Copy the records from the line with "At what distance from the kitchen" up to and including the line with "6.94 metres", swapping "white interior door" for "pale wooden door" and changing nothing else.

Entries taken from a collection:
□ □ □ □ □ □ □

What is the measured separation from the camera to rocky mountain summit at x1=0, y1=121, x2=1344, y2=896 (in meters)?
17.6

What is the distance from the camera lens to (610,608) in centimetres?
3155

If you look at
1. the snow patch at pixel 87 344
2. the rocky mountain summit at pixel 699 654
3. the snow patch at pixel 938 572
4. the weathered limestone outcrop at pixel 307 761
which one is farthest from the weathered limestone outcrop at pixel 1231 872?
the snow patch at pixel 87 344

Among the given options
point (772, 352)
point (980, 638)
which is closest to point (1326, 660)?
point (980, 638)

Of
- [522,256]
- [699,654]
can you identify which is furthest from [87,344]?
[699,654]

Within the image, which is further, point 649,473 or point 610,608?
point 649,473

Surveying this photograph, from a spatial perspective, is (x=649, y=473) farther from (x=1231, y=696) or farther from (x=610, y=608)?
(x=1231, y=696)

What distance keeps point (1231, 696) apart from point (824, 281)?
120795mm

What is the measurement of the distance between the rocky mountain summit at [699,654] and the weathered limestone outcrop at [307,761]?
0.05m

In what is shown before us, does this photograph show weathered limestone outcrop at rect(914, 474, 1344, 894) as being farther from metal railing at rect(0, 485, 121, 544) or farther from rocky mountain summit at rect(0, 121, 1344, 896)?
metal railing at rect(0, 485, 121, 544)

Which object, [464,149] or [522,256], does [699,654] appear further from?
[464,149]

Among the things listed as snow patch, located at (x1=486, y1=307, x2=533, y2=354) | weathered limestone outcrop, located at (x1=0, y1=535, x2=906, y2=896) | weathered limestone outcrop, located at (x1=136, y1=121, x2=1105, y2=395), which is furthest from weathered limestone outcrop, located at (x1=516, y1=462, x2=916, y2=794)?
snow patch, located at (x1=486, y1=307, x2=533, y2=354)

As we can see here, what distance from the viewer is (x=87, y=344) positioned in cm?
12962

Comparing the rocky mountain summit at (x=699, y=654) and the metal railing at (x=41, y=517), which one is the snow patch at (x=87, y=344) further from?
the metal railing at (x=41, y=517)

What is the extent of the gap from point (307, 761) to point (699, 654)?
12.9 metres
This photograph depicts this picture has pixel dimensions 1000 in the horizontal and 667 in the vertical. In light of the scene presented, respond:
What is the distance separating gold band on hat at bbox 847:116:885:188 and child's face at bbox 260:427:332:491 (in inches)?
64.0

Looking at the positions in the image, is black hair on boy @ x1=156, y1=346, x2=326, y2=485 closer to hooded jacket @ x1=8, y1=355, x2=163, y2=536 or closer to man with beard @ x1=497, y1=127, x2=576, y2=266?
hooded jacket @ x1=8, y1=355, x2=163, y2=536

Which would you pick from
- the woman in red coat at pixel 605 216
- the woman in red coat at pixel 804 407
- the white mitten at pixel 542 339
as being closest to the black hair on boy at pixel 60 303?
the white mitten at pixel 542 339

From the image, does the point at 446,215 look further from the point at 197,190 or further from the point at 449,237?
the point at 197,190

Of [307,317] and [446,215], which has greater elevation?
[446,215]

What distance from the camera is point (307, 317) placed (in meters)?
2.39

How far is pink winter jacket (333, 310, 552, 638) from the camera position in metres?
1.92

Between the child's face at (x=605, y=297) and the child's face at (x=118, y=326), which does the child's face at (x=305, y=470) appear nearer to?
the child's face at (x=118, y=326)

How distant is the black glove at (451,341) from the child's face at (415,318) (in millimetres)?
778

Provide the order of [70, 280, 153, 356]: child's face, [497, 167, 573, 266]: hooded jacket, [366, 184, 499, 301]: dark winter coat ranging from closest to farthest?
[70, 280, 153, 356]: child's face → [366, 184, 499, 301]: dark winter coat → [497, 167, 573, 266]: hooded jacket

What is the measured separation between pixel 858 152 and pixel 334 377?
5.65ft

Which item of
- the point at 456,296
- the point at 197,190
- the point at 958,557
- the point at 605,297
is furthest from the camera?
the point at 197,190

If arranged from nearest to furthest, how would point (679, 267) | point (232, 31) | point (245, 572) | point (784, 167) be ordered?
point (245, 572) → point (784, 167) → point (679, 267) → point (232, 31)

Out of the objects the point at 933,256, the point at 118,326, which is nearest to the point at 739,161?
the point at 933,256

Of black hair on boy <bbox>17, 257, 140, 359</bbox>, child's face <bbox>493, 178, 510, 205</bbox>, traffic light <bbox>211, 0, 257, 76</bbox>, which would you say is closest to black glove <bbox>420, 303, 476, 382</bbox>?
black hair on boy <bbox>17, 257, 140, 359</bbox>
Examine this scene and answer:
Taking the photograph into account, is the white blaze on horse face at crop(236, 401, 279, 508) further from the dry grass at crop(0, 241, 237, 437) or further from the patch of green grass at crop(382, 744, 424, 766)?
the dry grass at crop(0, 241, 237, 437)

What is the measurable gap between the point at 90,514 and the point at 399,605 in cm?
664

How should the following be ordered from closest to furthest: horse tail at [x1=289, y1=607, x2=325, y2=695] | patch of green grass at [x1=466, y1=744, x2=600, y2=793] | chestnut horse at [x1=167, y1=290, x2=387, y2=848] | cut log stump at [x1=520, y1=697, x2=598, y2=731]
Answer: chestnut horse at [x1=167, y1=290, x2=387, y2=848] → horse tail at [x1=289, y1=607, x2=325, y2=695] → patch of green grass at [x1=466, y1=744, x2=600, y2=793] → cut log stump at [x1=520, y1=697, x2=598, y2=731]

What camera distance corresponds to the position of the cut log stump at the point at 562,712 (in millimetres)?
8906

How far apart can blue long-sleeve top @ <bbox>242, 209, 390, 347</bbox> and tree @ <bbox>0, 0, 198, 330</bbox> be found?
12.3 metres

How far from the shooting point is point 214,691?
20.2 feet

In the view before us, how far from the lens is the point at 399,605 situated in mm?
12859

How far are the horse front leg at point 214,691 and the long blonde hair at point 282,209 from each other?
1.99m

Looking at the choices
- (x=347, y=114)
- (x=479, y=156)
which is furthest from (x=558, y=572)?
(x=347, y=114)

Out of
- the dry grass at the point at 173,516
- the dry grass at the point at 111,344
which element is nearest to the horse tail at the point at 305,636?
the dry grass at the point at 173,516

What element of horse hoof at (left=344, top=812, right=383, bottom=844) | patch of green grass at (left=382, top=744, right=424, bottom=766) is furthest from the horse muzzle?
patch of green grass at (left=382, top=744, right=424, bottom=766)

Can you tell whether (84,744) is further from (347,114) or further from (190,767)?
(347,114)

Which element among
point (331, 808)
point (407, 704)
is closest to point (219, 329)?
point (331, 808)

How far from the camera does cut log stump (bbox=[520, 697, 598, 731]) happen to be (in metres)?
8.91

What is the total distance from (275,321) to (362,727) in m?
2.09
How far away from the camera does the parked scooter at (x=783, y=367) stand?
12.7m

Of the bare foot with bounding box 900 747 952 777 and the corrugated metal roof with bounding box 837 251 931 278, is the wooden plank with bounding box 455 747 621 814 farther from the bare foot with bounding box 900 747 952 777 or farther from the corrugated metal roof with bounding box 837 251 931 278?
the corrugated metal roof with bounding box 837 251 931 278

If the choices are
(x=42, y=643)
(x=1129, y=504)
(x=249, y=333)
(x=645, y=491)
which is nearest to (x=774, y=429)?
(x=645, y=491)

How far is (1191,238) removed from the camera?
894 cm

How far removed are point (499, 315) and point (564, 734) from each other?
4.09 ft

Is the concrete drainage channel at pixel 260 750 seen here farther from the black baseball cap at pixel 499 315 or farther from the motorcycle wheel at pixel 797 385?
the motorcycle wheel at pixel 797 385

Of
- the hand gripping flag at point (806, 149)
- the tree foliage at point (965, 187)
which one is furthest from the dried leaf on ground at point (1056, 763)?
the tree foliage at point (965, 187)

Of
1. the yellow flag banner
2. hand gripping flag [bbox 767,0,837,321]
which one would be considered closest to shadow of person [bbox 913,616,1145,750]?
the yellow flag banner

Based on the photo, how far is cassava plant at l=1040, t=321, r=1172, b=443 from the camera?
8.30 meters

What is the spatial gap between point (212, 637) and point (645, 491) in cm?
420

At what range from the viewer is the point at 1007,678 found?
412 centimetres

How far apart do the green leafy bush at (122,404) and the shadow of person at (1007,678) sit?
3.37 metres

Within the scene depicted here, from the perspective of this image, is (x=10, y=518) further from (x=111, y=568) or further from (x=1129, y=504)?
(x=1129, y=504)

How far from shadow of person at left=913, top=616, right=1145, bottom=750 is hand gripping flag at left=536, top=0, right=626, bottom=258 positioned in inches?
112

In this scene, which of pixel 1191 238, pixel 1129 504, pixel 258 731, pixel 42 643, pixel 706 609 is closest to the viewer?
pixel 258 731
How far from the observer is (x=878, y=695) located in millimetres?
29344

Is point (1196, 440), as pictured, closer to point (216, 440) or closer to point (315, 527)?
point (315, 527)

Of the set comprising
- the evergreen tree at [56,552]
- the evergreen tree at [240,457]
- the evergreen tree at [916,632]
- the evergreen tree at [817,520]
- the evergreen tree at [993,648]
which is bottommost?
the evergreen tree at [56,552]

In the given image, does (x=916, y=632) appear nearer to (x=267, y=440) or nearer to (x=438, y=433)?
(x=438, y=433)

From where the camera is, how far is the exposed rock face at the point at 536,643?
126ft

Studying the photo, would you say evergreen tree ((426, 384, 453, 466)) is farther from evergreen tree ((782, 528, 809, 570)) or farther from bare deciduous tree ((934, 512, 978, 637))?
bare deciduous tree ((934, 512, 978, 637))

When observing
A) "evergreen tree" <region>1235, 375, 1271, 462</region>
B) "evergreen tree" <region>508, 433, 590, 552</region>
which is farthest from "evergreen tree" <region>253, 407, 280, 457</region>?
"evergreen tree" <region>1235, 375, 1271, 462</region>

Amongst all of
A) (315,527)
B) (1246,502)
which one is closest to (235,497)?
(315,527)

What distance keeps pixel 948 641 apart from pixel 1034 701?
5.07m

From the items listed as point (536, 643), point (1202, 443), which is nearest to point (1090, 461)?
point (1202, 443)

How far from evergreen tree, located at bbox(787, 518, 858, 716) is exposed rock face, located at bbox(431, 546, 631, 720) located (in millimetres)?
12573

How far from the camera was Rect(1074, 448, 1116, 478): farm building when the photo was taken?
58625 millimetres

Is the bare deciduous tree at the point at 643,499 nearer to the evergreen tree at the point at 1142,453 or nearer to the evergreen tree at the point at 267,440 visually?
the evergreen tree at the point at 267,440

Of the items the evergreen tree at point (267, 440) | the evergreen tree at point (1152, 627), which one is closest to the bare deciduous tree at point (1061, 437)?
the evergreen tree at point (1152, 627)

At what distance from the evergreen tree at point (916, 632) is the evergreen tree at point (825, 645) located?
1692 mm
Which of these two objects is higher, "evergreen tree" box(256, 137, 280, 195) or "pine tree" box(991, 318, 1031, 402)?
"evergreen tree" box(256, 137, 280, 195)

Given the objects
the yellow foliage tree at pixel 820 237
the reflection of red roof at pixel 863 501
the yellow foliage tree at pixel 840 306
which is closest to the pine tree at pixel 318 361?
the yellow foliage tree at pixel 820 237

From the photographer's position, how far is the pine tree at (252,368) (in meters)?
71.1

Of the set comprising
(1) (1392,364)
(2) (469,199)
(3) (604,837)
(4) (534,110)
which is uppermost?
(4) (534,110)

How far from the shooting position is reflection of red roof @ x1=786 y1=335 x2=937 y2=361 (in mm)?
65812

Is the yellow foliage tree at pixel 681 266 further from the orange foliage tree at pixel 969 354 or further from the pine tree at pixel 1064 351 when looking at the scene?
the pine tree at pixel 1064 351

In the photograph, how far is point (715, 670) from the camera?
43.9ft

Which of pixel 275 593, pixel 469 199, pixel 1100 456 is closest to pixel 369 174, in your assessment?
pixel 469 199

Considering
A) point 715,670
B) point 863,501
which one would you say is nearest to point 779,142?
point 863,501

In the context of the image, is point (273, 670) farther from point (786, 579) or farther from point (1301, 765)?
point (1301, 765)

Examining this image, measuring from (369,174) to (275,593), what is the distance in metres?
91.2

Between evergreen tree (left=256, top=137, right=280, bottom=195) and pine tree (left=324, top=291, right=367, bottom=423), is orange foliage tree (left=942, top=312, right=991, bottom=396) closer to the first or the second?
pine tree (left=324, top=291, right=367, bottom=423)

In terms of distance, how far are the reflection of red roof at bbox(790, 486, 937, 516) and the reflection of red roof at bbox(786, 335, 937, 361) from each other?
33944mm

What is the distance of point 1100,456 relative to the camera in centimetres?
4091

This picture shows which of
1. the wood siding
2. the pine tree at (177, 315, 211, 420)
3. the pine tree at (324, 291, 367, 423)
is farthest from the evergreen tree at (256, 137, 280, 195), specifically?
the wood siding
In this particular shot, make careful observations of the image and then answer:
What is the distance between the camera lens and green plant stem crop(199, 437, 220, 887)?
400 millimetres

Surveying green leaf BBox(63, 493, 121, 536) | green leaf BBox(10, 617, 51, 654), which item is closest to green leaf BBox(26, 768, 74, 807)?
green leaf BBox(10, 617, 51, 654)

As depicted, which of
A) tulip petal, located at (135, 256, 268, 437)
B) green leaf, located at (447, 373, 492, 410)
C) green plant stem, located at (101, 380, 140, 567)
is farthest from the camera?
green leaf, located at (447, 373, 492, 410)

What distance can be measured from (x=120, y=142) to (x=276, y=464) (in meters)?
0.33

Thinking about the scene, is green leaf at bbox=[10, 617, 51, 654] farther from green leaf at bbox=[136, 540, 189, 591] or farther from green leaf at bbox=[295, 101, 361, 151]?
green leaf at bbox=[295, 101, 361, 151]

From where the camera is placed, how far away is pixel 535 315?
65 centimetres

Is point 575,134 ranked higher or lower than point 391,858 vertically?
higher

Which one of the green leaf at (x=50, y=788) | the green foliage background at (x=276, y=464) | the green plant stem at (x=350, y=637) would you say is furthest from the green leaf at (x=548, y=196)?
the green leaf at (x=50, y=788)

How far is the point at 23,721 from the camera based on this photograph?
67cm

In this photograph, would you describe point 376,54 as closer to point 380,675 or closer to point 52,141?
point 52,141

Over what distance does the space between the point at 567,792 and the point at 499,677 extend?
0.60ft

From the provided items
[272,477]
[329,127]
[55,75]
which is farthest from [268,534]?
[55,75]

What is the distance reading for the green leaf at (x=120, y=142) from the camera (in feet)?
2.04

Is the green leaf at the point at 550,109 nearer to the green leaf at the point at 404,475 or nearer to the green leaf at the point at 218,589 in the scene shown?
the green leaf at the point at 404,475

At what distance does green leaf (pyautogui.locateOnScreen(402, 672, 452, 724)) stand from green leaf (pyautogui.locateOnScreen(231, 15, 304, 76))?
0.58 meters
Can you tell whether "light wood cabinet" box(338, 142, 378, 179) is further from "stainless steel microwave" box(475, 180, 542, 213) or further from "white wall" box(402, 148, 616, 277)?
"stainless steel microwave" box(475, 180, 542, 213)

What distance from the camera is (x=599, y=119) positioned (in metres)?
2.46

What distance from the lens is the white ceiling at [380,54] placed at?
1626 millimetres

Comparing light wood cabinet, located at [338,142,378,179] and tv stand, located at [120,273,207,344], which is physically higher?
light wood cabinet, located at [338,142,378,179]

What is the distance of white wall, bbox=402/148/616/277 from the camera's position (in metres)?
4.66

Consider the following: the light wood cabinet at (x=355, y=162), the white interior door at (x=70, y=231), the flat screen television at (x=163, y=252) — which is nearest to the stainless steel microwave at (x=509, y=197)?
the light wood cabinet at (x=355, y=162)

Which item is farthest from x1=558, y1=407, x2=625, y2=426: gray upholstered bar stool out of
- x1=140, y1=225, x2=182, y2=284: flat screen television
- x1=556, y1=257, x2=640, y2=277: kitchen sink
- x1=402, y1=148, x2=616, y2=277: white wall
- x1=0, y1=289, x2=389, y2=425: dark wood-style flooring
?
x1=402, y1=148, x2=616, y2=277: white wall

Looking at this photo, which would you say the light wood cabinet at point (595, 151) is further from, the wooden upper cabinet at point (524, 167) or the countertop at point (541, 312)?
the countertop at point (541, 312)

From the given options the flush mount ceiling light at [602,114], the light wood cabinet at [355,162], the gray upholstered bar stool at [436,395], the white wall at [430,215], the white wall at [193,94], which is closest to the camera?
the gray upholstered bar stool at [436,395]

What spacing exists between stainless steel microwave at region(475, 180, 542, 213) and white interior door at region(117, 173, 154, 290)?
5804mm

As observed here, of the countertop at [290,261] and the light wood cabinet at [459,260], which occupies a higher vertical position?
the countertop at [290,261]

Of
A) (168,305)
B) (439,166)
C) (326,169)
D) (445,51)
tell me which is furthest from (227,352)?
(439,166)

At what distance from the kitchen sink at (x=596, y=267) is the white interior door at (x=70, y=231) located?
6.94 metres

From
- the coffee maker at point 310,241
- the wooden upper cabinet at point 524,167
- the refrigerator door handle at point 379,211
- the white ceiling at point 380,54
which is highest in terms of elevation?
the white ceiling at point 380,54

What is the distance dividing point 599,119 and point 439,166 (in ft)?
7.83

□ □ □ □ □ □ □

=== Full output ===
At what distance from the kitchen sink at (x=596, y=267) is the pale wooden door at (x=70, y=231) located?
6.94 metres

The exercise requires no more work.